◆ Bloco de texto:
■ ■ ■ ■ ■

CULTURA

História de como o Furby "ameaçou" o governo dos EUA vem à tona com revelação de documentos

Brinquedo que já prenunciava as possibilidades da interligência artificial foi visto como um potencial 'espião'

Furby - Divulgação

No início de 1997, Dave Hampton e Caleb Chung, dois desenvolvedores de produtos que se conheceram trabalhando na Mattel, participaram de uma feira internacional de brinquedos em Nova York. Lá, eles viram pela primeira vez algo que os impressionou. Era o Tamagotchi, o então novo animal de estimação virtual que o inventor japonês Aki Maita desenvolveu e a Bandai começou a comercializar. O conceito por trás daquele brinquedo parecia brilhante. Porém, encontraram um problema: não era possível "abraçar" ou "acariciar" seu Tamagotchi.

Após a descoberta, Hampton voltou para seu escritório e começou a pensar num novo brinquedo que, tomando como ponto de partida a invenção japonesa, fosse um pouco mais fácil de "amar". O nome que ele deu à invenção foi Furball, embora logo tenha abreviado para Furby. “Tudo começou escrevendo uma espécie de roteiro que descrevia algumas de suas características, como: ‘Se você acariciá-lo, ele ronrona’”, explicou ele ao New York Times alguns anos depois. Ele também criou uma linguagem para o boneco, Furbish: uma mistura de todas as línguas que Hampton conheceu durante seus anos na Marinha dos Estados Unidos. Entre o estranho vocabulário dos Furbys, pode-se encontrar palavras que vêm do japonês, tailandês, chinês ou hebraico.

■ ■ ■ ■ ■

Com base no texto sobre o Furby, responda:
(a) Em que cidade Dave Hampton e Caleb Chung participaram da feira internacional de brinquedos no início de 1997?
(b) Que nome Hampton deu primeiro à sua invenção, antes de abreviá-lo?
(c) Como se chama a linguagem que Hampton criou para o boneco?

◆ Dados brutos:
■ ■ ■ ■ ■

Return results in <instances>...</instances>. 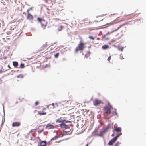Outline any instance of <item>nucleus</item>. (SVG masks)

■ ■ ■ ■ ■

◆ Resposta:
(a) Eles participaram da feira em Nova York.
(b) O primeiro nome foi Furball.
(c) A linguagem se chama Furbish.